Much of this is due to high mortgage interest rates, which remained stagnant over the summer, when much of this index was measured. (Indicator is a three-month average). Prices have fallen since then, but not significantly. The average interest rate on a 30-year fixed mortgage started in June at just under 7% and dropped to 6.5% by the end of August, according to Mortgage News Daily. It now stands at 6.19%.
“Mortgage rates remaining above 6.5% continue to weigh on buyer demand, even during what should be the busy summer season,” Nicholas Godek, head of tradable and fixed-income commodities at S&P Dow Jones Indices, wrote in a press release. “The combination of high financing costs and rates that remain near record levels has restricted activity.” Transactions.
Prices in August rose the most in the greater New York area, with a 6.1% year-over-year increase, followed by Chicago at 5.9% and Cleveland at 4.7%. On the other hand, prices in Tampa, Florida, decreased by 3.3% year over year, Phoenix decreased by 1.7%, and Miami decreased by 1.7%.
There was also weakness in the West, with prices in San Francisco down 1.5%, Denver down 0.7%, and San Diego down 0.7%. Seattle also turned very slightly negative.
“Markets that saw the biggest gains in the pandemic era are now seeing the biggest corrections, while affordable metros with stable local economies are holding up better,” Godek said. “This adjustment may eventually lead to a more sustainable market, but for now, homeowners are watching their real equity erode while buyers face the dual challenge of rising prices and rising borrowing costs.”

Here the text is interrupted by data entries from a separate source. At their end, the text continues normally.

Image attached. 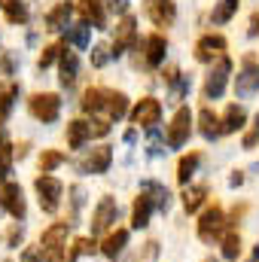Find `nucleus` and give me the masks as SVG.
Masks as SVG:
<instances>
[{"label": "nucleus", "instance_id": "obj_23", "mask_svg": "<svg viewBox=\"0 0 259 262\" xmlns=\"http://www.w3.org/2000/svg\"><path fill=\"white\" fill-rule=\"evenodd\" d=\"M140 189H143V195L153 201V207H159V210H165V207H168L171 195H168V189H165L162 183H153V180H146V183H143Z\"/></svg>", "mask_w": 259, "mask_h": 262}, {"label": "nucleus", "instance_id": "obj_13", "mask_svg": "<svg viewBox=\"0 0 259 262\" xmlns=\"http://www.w3.org/2000/svg\"><path fill=\"white\" fill-rule=\"evenodd\" d=\"M165 52H168V40L162 34H153V37L143 40V61H146V67H159L165 61Z\"/></svg>", "mask_w": 259, "mask_h": 262}, {"label": "nucleus", "instance_id": "obj_15", "mask_svg": "<svg viewBox=\"0 0 259 262\" xmlns=\"http://www.w3.org/2000/svg\"><path fill=\"white\" fill-rule=\"evenodd\" d=\"M76 12H79L82 21L92 25V28H104V21H107L101 0H76Z\"/></svg>", "mask_w": 259, "mask_h": 262}, {"label": "nucleus", "instance_id": "obj_43", "mask_svg": "<svg viewBox=\"0 0 259 262\" xmlns=\"http://www.w3.org/2000/svg\"><path fill=\"white\" fill-rule=\"evenodd\" d=\"M9 244H12V247H18V244H21V229H18V226L9 232Z\"/></svg>", "mask_w": 259, "mask_h": 262}, {"label": "nucleus", "instance_id": "obj_4", "mask_svg": "<svg viewBox=\"0 0 259 262\" xmlns=\"http://www.w3.org/2000/svg\"><path fill=\"white\" fill-rule=\"evenodd\" d=\"M259 92V61L253 55H244V64H241V73L235 79V95L238 98H250Z\"/></svg>", "mask_w": 259, "mask_h": 262}, {"label": "nucleus", "instance_id": "obj_2", "mask_svg": "<svg viewBox=\"0 0 259 262\" xmlns=\"http://www.w3.org/2000/svg\"><path fill=\"white\" fill-rule=\"evenodd\" d=\"M28 110H31V116L40 119V122H55L58 113H61V98L52 95V92H37V95H31Z\"/></svg>", "mask_w": 259, "mask_h": 262}, {"label": "nucleus", "instance_id": "obj_5", "mask_svg": "<svg viewBox=\"0 0 259 262\" xmlns=\"http://www.w3.org/2000/svg\"><path fill=\"white\" fill-rule=\"evenodd\" d=\"M37 195H40V207L46 210V213H55L58 210V201H61V192H64V186L52 177V174H43V177H37Z\"/></svg>", "mask_w": 259, "mask_h": 262}, {"label": "nucleus", "instance_id": "obj_6", "mask_svg": "<svg viewBox=\"0 0 259 262\" xmlns=\"http://www.w3.org/2000/svg\"><path fill=\"white\" fill-rule=\"evenodd\" d=\"M189 131H192V113H189V107H180L174 113L171 125H168V146L171 149H180L189 140Z\"/></svg>", "mask_w": 259, "mask_h": 262}, {"label": "nucleus", "instance_id": "obj_1", "mask_svg": "<svg viewBox=\"0 0 259 262\" xmlns=\"http://www.w3.org/2000/svg\"><path fill=\"white\" fill-rule=\"evenodd\" d=\"M73 223H52L49 229H43L40 235V247H43V259L46 262H64V238Z\"/></svg>", "mask_w": 259, "mask_h": 262}, {"label": "nucleus", "instance_id": "obj_33", "mask_svg": "<svg viewBox=\"0 0 259 262\" xmlns=\"http://www.w3.org/2000/svg\"><path fill=\"white\" fill-rule=\"evenodd\" d=\"M89 37H92V28H89L85 21L76 25V28H67V43H73V46H79V49L89 46Z\"/></svg>", "mask_w": 259, "mask_h": 262}, {"label": "nucleus", "instance_id": "obj_26", "mask_svg": "<svg viewBox=\"0 0 259 262\" xmlns=\"http://www.w3.org/2000/svg\"><path fill=\"white\" fill-rule=\"evenodd\" d=\"M204 198H207V186H186L183 189V207H186V213H195L204 204Z\"/></svg>", "mask_w": 259, "mask_h": 262}, {"label": "nucleus", "instance_id": "obj_35", "mask_svg": "<svg viewBox=\"0 0 259 262\" xmlns=\"http://www.w3.org/2000/svg\"><path fill=\"white\" fill-rule=\"evenodd\" d=\"M61 162H64V156H61L58 149H46V152L40 156V171H43V174H49V171H52V168H58Z\"/></svg>", "mask_w": 259, "mask_h": 262}, {"label": "nucleus", "instance_id": "obj_28", "mask_svg": "<svg viewBox=\"0 0 259 262\" xmlns=\"http://www.w3.org/2000/svg\"><path fill=\"white\" fill-rule=\"evenodd\" d=\"M107 113L110 119H122L128 113V98L122 92H107Z\"/></svg>", "mask_w": 259, "mask_h": 262}, {"label": "nucleus", "instance_id": "obj_17", "mask_svg": "<svg viewBox=\"0 0 259 262\" xmlns=\"http://www.w3.org/2000/svg\"><path fill=\"white\" fill-rule=\"evenodd\" d=\"M3 207H6L15 220L25 216V192H21L18 183H6V189H3Z\"/></svg>", "mask_w": 259, "mask_h": 262}, {"label": "nucleus", "instance_id": "obj_9", "mask_svg": "<svg viewBox=\"0 0 259 262\" xmlns=\"http://www.w3.org/2000/svg\"><path fill=\"white\" fill-rule=\"evenodd\" d=\"M116 213H119V207H116V201L107 195L98 201V207H95V213H92V235H101V232H107L110 229V223H116Z\"/></svg>", "mask_w": 259, "mask_h": 262}, {"label": "nucleus", "instance_id": "obj_49", "mask_svg": "<svg viewBox=\"0 0 259 262\" xmlns=\"http://www.w3.org/2000/svg\"><path fill=\"white\" fill-rule=\"evenodd\" d=\"M250 262H256V259H250Z\"/></svg>", "mask_w": 259, "mask_h": 262}, {"label": "nucleus", "instance_id": "obj_32", "mask_svg": "<svg viewBox=\"0 0 259 262\" xmlns=\"http://www.w3.org/2000/svg\"><path fill=\"white\" fill-rule=\"evenodd\" d=\"M95 247H98V244H95L92 238H76V241H73V247L67 250V262H76L79 256H89V253H95Z\"/></svg>", "mask_w": 259, "mask_h": 262}, {"label": "nucleus", "instance_id": "obj_11", "mask_svg": "<svg viewBox=\"0 0 259 262\" xmlns=\"http://www.w3.org/2000/svg\"><path fill=\"white\" fill-rule=\"evenodd\" d=\"M223 52H226V37H223V34H204V37L195 43V58H198V61L223 58Z\"/></svg>", "mask_w": 259, "mask_h": 262}, {"label": "nucleus", "instance_id": "obj_46", "mask_svg": "<svg viewBox=\"0 0 259 262\" xmlns=\"http://www.w3.org/2000/svg\"><path fill=\"white\" fill-rule=\"evenodd\" d=\"M253 259L259 262V244H256V247H253Z\"/></svg>", "mask_w": 259, "mask_h": 262}, {"label": "nucleus", "instance_id": "obj_21", "mask_svg": "<svg viewBox=\"0 0 259 262\" xmlns=\"http://www.w3.org/2000/svg\"><path fill=\"white\" fill-rule=\"evenodd\" d=\"M244 122H247L244 107H241V104H229V107H226V116H223V134H232V131L244 128Z\"/></svg>", "mask_w": 259, "mask_h": 262}, {"label": "nucleus", "instance_id": "obj_45", "mask_svg": "<svg viewBox=\"0 0 259 262\" xmlns=\"http://www.w3.org/2000/svg\"><path fill=\"white\" fill-rule=\"evenodd\" d=\"M229 183H232V186H241V183H244V174H241V171H235V174H232V180H229Z\"/></svg>", "mask_w": 259, "mask_h": 262}, {"label": "nucleus", "instance_id": "obj_8", "mask_svg": "<svg viewBox=\"0 0 259 262\" xmlns=\"http://www.w3.org/2000/svg\"><path fill=\"white\" fill-rule=\"evenodd\" d=\"M159 119H162V104L156 98H140L137 107H134V113H131V122L137 128H156Z\"/></svg>", "mask_w": 259, "mask_h": 262}, {"label": "nucleus", "instance_id": "obj_39", "mask_svg": "<svg viewBox=\"0 0 259 262\" xmlns=\"http://www.w3.org/2000/svg\"><path fill=\"white\" fill-rule=\"evenodd\" d=\"M92 64L95 67L107 64V49H104V46H95V49H92Z\"/></svg>", "mask_w": 259, "mask_h": 262}, {"label": "nucleus", "instance_id": "obj_36", "mask_svg": "<svg viewBox=\"0 0 259 262\" xmlns=\"http://www.w3.org/2000/svg\"><path fill=\"white\" fill-rule=\"evenodd\" d=\"M55 58H61V46H58V43H52V46H46V49L40 52V61H37V64H40V70H46V67L52 64Z\"/></svg>", "mask_w": 259, "mask_h": 262}, {"label": "nucleus", "instance_id": "obj_18", "mask_svg": "<svg viewBox=\"0 0 259 262\" xmlns=\"http://www.w3.org/2000/svg\"><path fill=\"white\" fill-rule=\"evenodd\" d=\"M198 131H201L207 140H217V137L223 134V119H217V113H213L210 107H204V110L198 113Z\"/></svg>", "mask_w": 259, "mask_h": 262}, {"label": "nucleus", "instance_id": "obj_27", "mask_svg": "<svg viewBox=\"0 0 259 262\" xmlns=\"http://www.w3.org/2000/svg\"><path fill=\"white\" fill-rule=\"evenodd\" d=\"M101 107H107V92H104V89H85V95H82V110H85V113H98Z\"/></svg>", "mask_w": 259, "mask_h": 262}, {"label": "nucleus", "instance_id": "obj_34", "mask_svg": "<svg viewBox=\"0 0 259 262\" xmlns=\"http://www.w3.org/2000/svg\"><path fill=\"white\" fill-rule=\"evenodd\" d=\"M15 95H18V89H15V85H9V89H0V122H6V116H9V110H12V101H15Z\"/></svg>", "mask_w": 259, "mask_h": 262}, {"label": "nucleus", "instance_id": "obj_10", "mask_svg": "<svg viewBox=\"0 0 259 262\" xmlns=\"http://www.w3.org/2000/svg\"><path fill=\"white\" fill-rule=\"evenodd\" d=\"M137 43V21L125 15L122 21H119V28H116V37H113V58H119V55H125V49Z\"/></svg>", "mask_w": 259, "mask_h": 262}, {"label": "nucleus", "instance_id": "obj_48", "mask_svg": "<svg viewBox=\"0 0 259 262\" xmlns=\"http://www.w3.org/2000/svg\"><path fill=\"white\" fill-rule=\"evenodd\" d=\"M0 198H3V195H0ZM0 204H3V201H0Z\"/></svg>", "mask_w": 259, "mask_h": 262}, {"label": "nucleus", "instance_id": "obj_38", "mask_svg": "<svg viewBox=\"0 0 259 262\" xmlns=\"http://www.w3.org/2000/svg\"><path fill=\"white\" fill-rule=\"evenodd\" d=\"M259 143V113L253 116V125H250V131L244 134V149H253Z\"/></svg>", "mask_w": 259, "mask_h": 262}, {"label": "nucleus", "instance_id": "obj_47", "mask_svg": "<svg viewBox=\"0 0 259 262\" xmlns=\"http://www.w3.org/2000/svg\"><path fill=\"white\" fill-rule=\"evenodd\" d=\"M3 3H6V0H0V6H3Z\"/></svg>", "mask_w": 259, "mask_h": 262}, {"label": "nucleus", "instance_id": "obj_20", "mask_svg": "<svg viewBox=\"0 0 259 262\" xmlns=\"http://www.w3.org/2000/svg\"><path fill=\"white\" fill-rule=\"evenodd\" d=\"M149 213H153V201L140 192V195L134 198V207H131V226L134 229H143L149 223Z\"/></svg>", "mask_w": 259, "mask_h": 262}, {"label": "nucleus", "instance_id": "obj_19", "mask_svg": "<svg viewBox=\"0 0 259 262\" xmlns=\"http://www.w3.org/2000/svg\"><path fill=\"white\" fill-rule=\"evenodd\" d=\"M89 137H92V125H89V122L73 119V122L67 125V146H70V149H79Z\"/></svg>", "mask_w": 259, "mask_h": 262}, {"label": "nucleus", "instance_id": "obj_30", "mask_svg": "<svg viewBox=\"0 0 259 262\" xmlns=\"http://www.w3.org/2000/svg\"><path fill=\"white\" fill-rule=\"evenodd\" d=\"M238 253H241V235H238V229H232V232L223 235V256L229 262H235Z\"/></svg>", "mask_w": 259, "mask_h": 262}, {"label": "nucleus", "instance_id": "obj_22", "mask_svg": "<svg viewBox=\"0 0 259 262\" xmlns=\"http://www.w3.org/2000/svg\"><path fill=\"white\" fill-rule=\"evenodd\" d=\"M125 241H128V232H125V229H116V232H110V235L104 238V244H101L104 256L116 259V256H119V253L125 250Z\"/></svg>", "mask_w": 259, "mask_h": 262}, {"label": "nucleus", "instance_id": "obj_14", "mask_svg": "<svg viewBox=\"0 0 259 262\" xmlns=\"http://www.w3.org/2000/svg\"><path fill=\"white\" fill-rule=\"evenodd\" d=\"M110 162H113V149H110V146H95V149L85 156L82 171H85V174H104V171L110 168Z\"/></svg>", "mask_w": 259, "mask_h": 262}, {"label": "nucleus", "instance_id": "obj_41", "mask_svg": "<svg viewBox=\"0 0 259 262\" xmlns=\"http://www.w3.org/2000/svg\"><path fill=\"white\" fill-rule=\"evenodd\" d=\"M107 131H110V122H107V119H95V122H92V134H95V137H104Z\"/></svg>", "mask_w": 259, "mask_h": 262}, {"label": "nucleus", "instance_id": "obj_3", "mask_svg": "<svg viewBox=\"0 0 259 262\" xmlns=\"http://www.w3.org/2000/svg\"><path fill=\"white\" fill-rule=\"evenodd\" d=\"M223 232H226V213H223L217 204H210V207L201 213V220H198V238H201L204 244H213V241L223 238Z\"/></svg>", "mask_w": 259, "mask_h": 262}, {"label": "nucleus", "instance_id": "obj_29", "mask_svg": "<svg viewBox=\"0 0 259 262\" xmlns=\"http://www.w3.org/2000/svg\"><path fill=\"white\" fill-rule=\"evenodd\" d=\"M198 162H201V156L198 152H189V156H183L180 162H177V180L186 186L189 183V177L195 174V168H198Z\"/></svg>", "mask_w": 259, "mask_h": 262}, {"label": "nucleus", "instance_id": "obj_16", "mask_svg": "<svg viewBox=\"0 0 259 262\" xmlns=\"http://www.w3.org/2000/svg\"><path fill=\"white\" fill-rule=\"evenodd\" d=\"M73 3L70 0H64V3H55L49 12H46V31H61V28H67V21H70V15H73Z\"/></svg>", "mask_w": 259, "mask_h": 262}, {"label": "nucleus", "instance_id": "obj_24", "mask_svg": "<svg viewBox=\"0 0 259 262\" xmlns=\"http://www.w3.org/2000/svg\"><path fill=\"white\" fill-rule=\"evenodd\" d=\"M58 64H61V85H73L76 82V73H79V61H76V55L73 52H61V58H58Z\"/></svg>", "mask_w": 259, "mask_h": 262}, {"label": "nucleus", "instance_id": "obj_44", "mask_svg": "<svg viewBox=\"0 0 259 262\" xmlns=\"http://www.w3.org/2000/svg\"><path fill=\"white\" fill-rule=\"evenodd\" d=\"M21 262H40V253L37 250H25L21 253Z\"/></svg>", "mask_w": 259, "mask_h": 262}, {"label": "nucleus", "instance_id": "obj_12", "mask_svg": "<svg viewBox=\"0 0 259 262\" xmlns=\"http://www.w3.org/2000/svg\"><path fill=\"white\" fill-rule=\"evenodd\" d=\"M146 15L156 28H171V21L177 15V6L171 0H146Z\"/></svg>", "mask_w": 259, "mask_h": 262}, {"label": "nucleus", "instance_id": "obj_25", "mask_svg": "<svg viewBox=\"0 0 259 262\" xmlns=\"http://www.w3.org/2000/svg\"><path fill=\"white\" fill-rule=\"evenodd\" d=\"M3 12H6V21L25 25L28 21V0H6L3 3Z\"/></svg>", "mask_w": 259, "mask_h": 262}, {"label": "nucleus", "instance_id": "obj_31", "mask_svg": "<svg viewBox=\"0 0 259 262\" xmlns=\"http://www.w3.org/2000/svg\"><path fill=\"white\" fill-rule=\"evenodd\" d=\"M235 9H238V0H220L217 6H213V25H226L232 15H235Z\"/></svg>", "mask_w": 259, "mask_h": 262}, {"label": "nucleus", "instance_id": "obj_7", "mask_svg": "<svg viewBox=\"0 0 259 262\" xmlns=\"http://www.w3.org/2000/svg\"><path fill=\"white\" fill-rule=\"evenodd\" d=\"M229 73H232V61H229L226 55H223V58H217V67H213V70L207 73V79H204V98H207V101H213V98H220V95H223Z\"/></svg>", "mask_w": 259, "mask_h": 262}, {"label": "nucleus", "instance_id": "obj_40", "mask_svg": "<svg viewBox=\"0 0 259 262\" xmlns=\"http://www.w3.org/2000/svg\"><path fill=\"white\" fill-rule=\"evenodd\" d=\"M149 152H153V156L162 152V137H159V131L156 128H149Z\"/></svg>", "mask_w": 259, "mask_h": 262}, {"label": "nucleus", "instance_id": "obj_42", "mask_svg": "<svg viewBox=\"0 0 259 262\" xmlns=\"http://www.w3.org/2000/svg\"><path fill=\"white\" fill-rule=\"evenodd\" d=\"M247 34H250V37H259V12L250 15V28H247Z\"/></svg>", "mask_w": 259, "mask_h": 262}, {"label": "nucleus", "instance_id": "obj_37", "mask_svg": "<svg viewBox=\"0 0 259 262\" xmlns=\"http://www.w3.org/2000/svg\"><path fill=\"white\" fill-rule=\"evenodd\" d=\"M9 168H12V149L3 143V146H0V180L9 177Z\"/></svg>", "mask_w": 259, "mask_h": 262}]
</instances>
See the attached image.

A separate survey by the Federal Housing Finance Agency, or FHFA, which measures home prices with conforming loans, showed that home prices rose 2.3% in August year over year and 0.4% from July.
“This relative strength on a monthly basis reflects the recent weak trend and shows some stabilization in home prices across the United States after several months of declines on a monthly basis,” Eugenio Aleman, chief economist at Raymond James, said in a statement. “We may see more stability in house price appreciation over the rest of the year as the effects of lower mortgage interest rates support increased housing activity.”